Richard Kirshenbaum is one of the most exciting

personalities in New York City advertising. With partner Jonathan Bond, he founded the Kirshenbaum Bond + Partners agency, which pioneered such innovative marketing concepts as the pop-up store, sidewalk advertising, and other forms of high-visibility guerilla marketing.

He was named #2 on the list of top 100 entrepreneurs of the United States.

He has written books, which include Under the Radar, cowritten with Bond, and Closing the Deal, a book on relationships that has been translated into nine languages. He is an an accomplished playwright and he currently writes for Us Weekly, contributing to its regular “Fashion

Police” feature

In his latest book called Madboy,Kirshenbaum submits a vibrant, educational look at his days as creative director of his New York City advertising company.

“Advertising people by nature tend to be quirky, fun, and loquacious,” which may only be half true, but the author certainly fits snuggly into that camp. He rose in the industry during the 1980s and cut a broad swath as an unconventional, inventive adman, tackling everything from Reynolds Wrap to cognac. In this jaunty memoir, he starts with a little familial background material before moving on to tales from the trade: encounters with the rich and famous and, better yet, the not-so rich and hardly famous; the crazy shoots; the whole milieu of high-stakes advertising. Yet there is plenty of hard business information in these pages, for Kirshenbaum appreciates discipline, old-school politesse and plain hard work. Much of his wisdom is reduced to aphorisms, and he knows the power of laughter as a business model as well as the fact “that unless you have a killer strategy, you might go down the wrong path creatively.” What stands out in particular is the author’s ability to convey the exigent art of the creative process at work.
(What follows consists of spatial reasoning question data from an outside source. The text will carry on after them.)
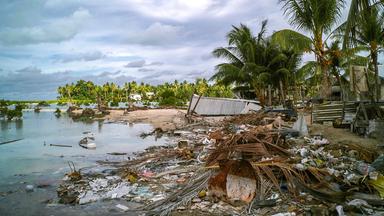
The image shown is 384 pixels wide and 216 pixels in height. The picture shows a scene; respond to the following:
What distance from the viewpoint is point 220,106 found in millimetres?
25141

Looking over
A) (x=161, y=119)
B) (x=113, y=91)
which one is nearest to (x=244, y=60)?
(x=161, y=119)

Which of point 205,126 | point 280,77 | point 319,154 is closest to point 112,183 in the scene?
point 319,154

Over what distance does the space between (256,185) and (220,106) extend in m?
19.3

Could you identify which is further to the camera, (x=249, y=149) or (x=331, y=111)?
(x=331, y=111)

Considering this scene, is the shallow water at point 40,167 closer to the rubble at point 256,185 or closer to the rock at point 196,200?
the rubble at point 256,185

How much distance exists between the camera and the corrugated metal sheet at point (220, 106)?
78.4 ft

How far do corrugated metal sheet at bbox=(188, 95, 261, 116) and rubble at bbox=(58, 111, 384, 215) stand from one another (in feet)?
51.5

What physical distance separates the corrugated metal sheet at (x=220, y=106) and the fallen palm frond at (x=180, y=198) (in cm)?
1683

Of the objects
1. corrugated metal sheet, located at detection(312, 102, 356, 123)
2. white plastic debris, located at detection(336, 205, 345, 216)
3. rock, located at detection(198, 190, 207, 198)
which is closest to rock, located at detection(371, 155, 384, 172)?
white plastic debris, located at detection(336, 205, 345, 216)

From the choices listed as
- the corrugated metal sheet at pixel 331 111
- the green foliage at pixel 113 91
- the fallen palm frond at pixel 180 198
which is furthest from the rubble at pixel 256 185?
the green foliage at pixel 113 91

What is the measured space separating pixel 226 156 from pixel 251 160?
0.46m

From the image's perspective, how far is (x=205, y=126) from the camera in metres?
18.6

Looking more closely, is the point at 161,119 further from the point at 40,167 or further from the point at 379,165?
the point at 379,165

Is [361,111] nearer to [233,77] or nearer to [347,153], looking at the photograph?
[347,153]
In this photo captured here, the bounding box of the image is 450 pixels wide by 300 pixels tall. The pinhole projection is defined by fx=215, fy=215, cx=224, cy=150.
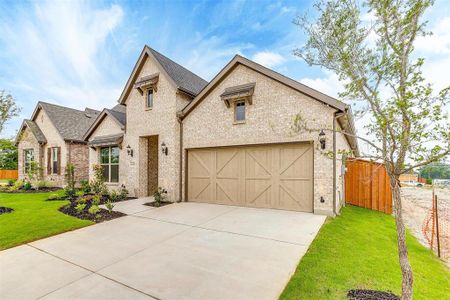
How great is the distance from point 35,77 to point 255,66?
16393 mm

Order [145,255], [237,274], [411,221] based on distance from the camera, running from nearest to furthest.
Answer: [237,274] → [145,255] → [411,221]

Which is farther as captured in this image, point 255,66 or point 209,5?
point 209,5

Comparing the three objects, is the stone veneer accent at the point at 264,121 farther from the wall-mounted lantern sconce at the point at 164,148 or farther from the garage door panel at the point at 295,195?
the wall-mounted lantern sconce at the point at 164,148

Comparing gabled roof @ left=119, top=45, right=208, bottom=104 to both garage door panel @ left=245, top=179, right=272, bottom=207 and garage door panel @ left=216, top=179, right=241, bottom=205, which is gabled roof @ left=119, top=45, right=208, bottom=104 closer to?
garage door panel @ left=216, top=179, right=241, bottom=205

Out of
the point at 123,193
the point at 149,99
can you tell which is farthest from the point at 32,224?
the point at 149,99

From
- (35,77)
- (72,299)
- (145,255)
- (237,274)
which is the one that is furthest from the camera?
(35,77)

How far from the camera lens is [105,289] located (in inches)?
130

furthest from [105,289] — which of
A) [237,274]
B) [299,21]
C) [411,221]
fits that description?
[411,221]

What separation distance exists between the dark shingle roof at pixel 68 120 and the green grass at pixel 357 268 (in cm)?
1898

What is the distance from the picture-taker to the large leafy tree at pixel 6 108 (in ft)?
30.5

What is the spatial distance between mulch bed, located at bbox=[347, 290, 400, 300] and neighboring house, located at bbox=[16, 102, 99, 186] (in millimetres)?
18776

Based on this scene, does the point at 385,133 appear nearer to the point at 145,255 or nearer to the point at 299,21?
the point at 299,21

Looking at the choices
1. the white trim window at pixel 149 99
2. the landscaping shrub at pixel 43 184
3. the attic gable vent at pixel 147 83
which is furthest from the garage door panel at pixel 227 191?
the landscaping shrub at pixel 43 184

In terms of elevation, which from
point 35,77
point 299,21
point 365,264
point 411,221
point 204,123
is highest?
point 35,77
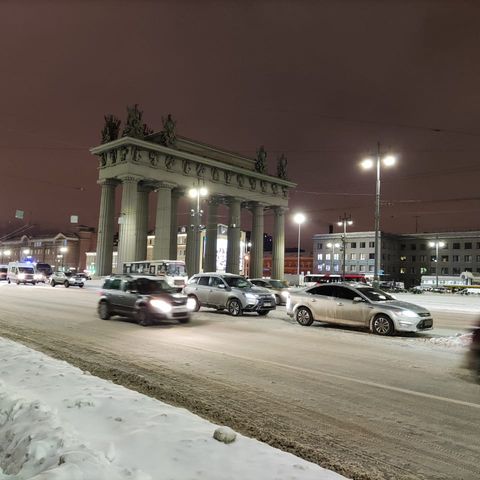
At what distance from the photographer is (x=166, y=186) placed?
2221 inches

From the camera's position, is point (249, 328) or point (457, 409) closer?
point (457, 409)

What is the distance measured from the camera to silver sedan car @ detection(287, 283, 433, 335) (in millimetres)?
13656

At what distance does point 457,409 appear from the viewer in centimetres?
629

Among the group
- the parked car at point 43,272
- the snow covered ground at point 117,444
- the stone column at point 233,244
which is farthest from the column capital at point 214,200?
the snow covered ground at point 117,444

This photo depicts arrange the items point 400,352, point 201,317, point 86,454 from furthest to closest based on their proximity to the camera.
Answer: point 201,317 → point 400,352 → point 86,454

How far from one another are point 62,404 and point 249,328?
9727 mm

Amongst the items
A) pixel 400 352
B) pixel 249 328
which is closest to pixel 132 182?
pixel 249 328

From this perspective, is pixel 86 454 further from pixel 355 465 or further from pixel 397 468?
pixel 397 468

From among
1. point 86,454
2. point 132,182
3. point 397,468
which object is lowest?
point 397,468

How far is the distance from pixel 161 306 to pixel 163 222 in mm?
42175

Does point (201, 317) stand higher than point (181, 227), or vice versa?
point (181, 227)

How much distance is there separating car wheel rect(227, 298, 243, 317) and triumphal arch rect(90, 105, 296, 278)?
27899 millimetres

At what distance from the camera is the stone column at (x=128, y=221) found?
172 feet

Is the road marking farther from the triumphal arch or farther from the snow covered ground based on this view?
the triumphal arch
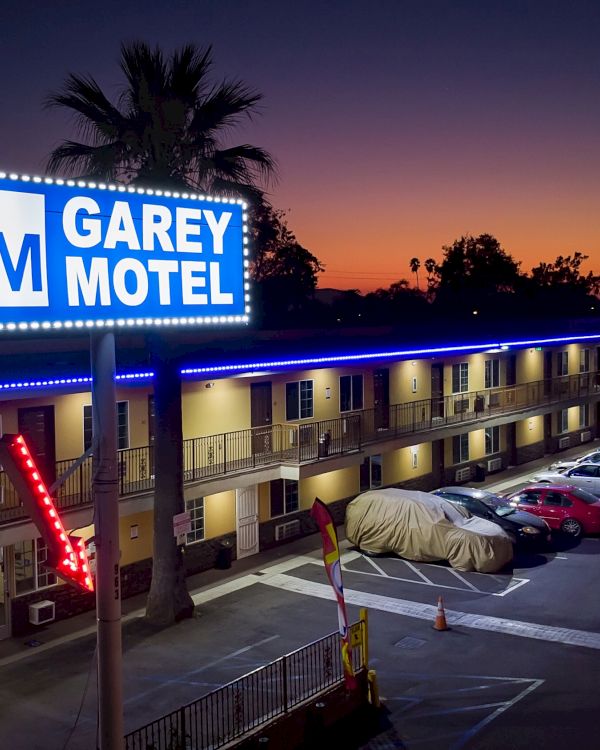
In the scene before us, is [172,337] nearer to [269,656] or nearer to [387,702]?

His outlook is part liberal and socially conscious—he came up with the Kenneth Cole campaign that featured characters du jour: Imelda Marcos and her 2,700 shoes, Dan Quayle and Oliver North (“Isn’t it time America focused less on arms and more on feet?”). Kirshenbaum’s bracing, often ribald humor carries right through the page and onto the sidewalk, where he stenciled such ads as that for Bamboo Lingerie: “From here it looks like you could use some new underwear.”

A shimmering piece of work, in which the flash illuminates the creative act.